Где он был? Человек этот всегда ее раздражал. И вот он рядом, напоминает о причинах, по которым она тогда сделала... то, что сделала. Изрыгнув очередное ругательство, она сверкнула глазами. - Будет еще хуже?
- Только когда мы уйдем!
"Боги подлые, что я сделал бы ради любви".
- Север, - сказала иссохшая карга. Ее согнутое, разбитое лицо напоминало Ливню одного из дядей, которому конь сокрушил челюсти и скулу. До конца дней своих он показывал миру отпечаток копыта, криво ухмыляясь беззубым ртом; смеялся и говорил: "Мой лучший друг сделал это. Куда катится мир, если нельзя доверять и лучшему другу!"
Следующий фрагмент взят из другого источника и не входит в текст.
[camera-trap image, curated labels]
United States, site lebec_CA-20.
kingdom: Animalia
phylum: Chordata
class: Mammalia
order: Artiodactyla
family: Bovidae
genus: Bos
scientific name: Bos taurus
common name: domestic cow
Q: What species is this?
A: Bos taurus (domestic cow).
Если бы конь пережил его, если бы жена голосила у погребального костра, как положено вдове, а не стояла молча, с сухими глазами, если бы он не начал гоняться за девушками... Ливень покачал головой. У любого всадника, зовущего коня лучшим другом, в черепе пара камешков разболталась и бренчит.
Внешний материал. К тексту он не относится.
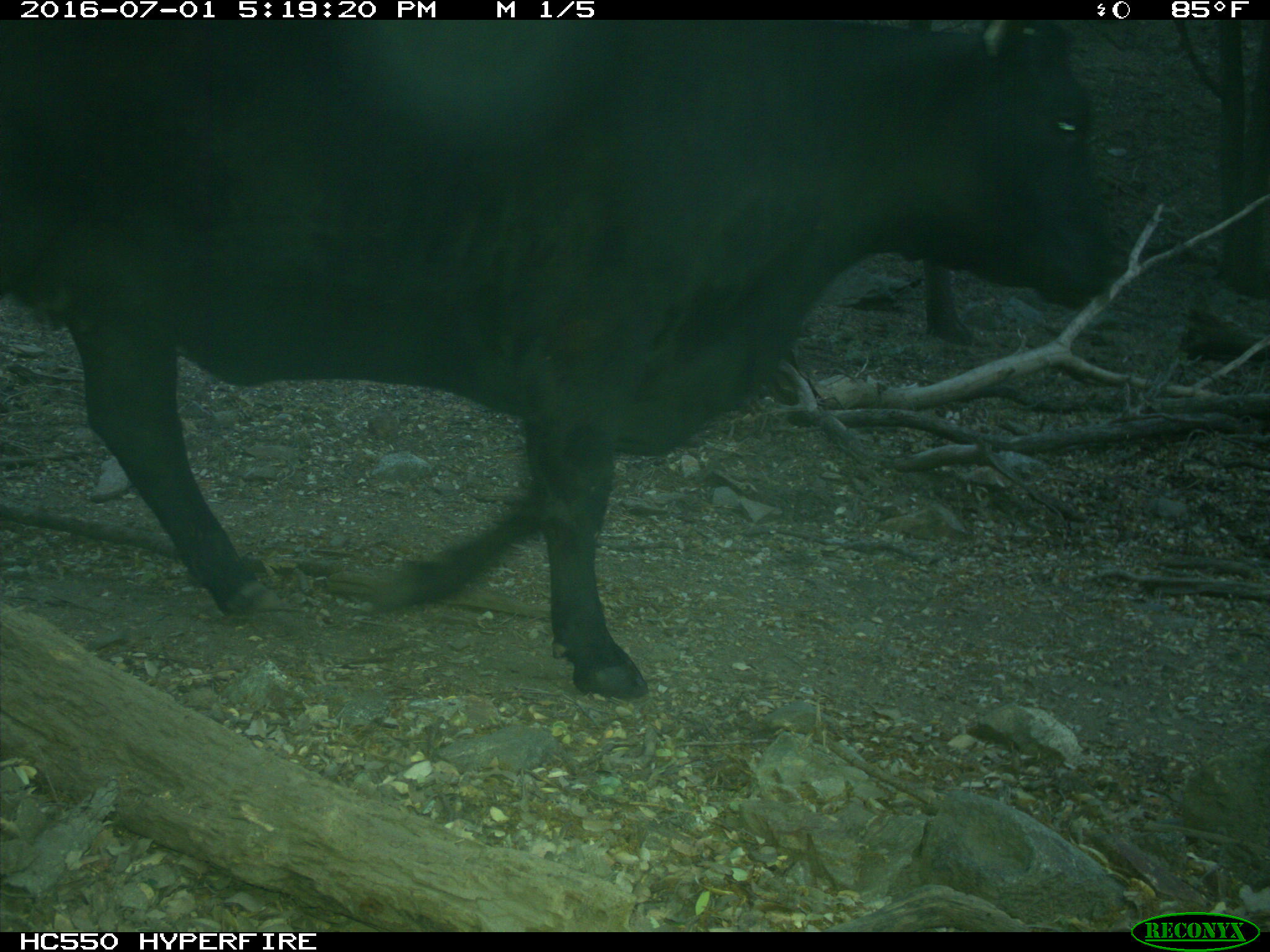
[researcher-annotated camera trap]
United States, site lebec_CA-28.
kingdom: Animalia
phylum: Chordata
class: Mammalia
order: Artiodactyla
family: Bovidae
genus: Bos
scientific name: Bos taurus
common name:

Однако сам Ливень оказался привязанным к кобыле, заботясь о ней с тщательностью, граничащей с одержимостью. Он горюет, видя ее мучения. Плохой корм, мало воды, отсутствие сородичей. Одиночество размягчило дух лошади, ведь она из стадных животных, как и люди. Одиночество сделало ее глаза тусклыми.
- Пустыня блестит от смертей, - продолжала бормотать Олар Этиль. - Мы должны обогнуть. На север.
Ливень оглянулся на детей. Абси выбежал на равнину и вернулся с осколком кристалла - тот создавал радуги в руках. Высоко подняв трофей, он качал им, словно мечом, и смеялся. Близняшки оглянулись, но лица их были равнодушными.
Он неловок с детьми. Красная Маска велел ему заботиться о детях овлов в тот давний день, отлично зная его неуклюжесть, его боязнь. Красная Маска наказывал его за что-то; Ливень не может вспомнить, да это и не важно. С назначенного места он видел падение великого вождя. С назначенного места лицезрел смерть Тука Анастера.
Вот мера людского безумия, понял он: дети видят такие ужасы. Боль умирающих, насилие убийц, жестокость победителей. Он гадал, что видели близняшки с той ночи измен. Даже Абси должен быть покрыт шрамами, хотя он кажется до странного несклонным к долгим припадкам тоски.
Нет, всё неправильно. Но... может, никогда правильным не было. Разве не для каждого ребенка наступает момент, когда мать и отец лишаются статуса полубогов, высшего всезнания, оказавшись столь же слабыми и порочными, как и взирающее на них дитя? О, как сокрушителен этот миг! Мир сразу становится местом страха, где в неведомом поджидают все виды опасностей, и дитя гадает - осталось ли место, где можно спрятаться, где можно найти убежище.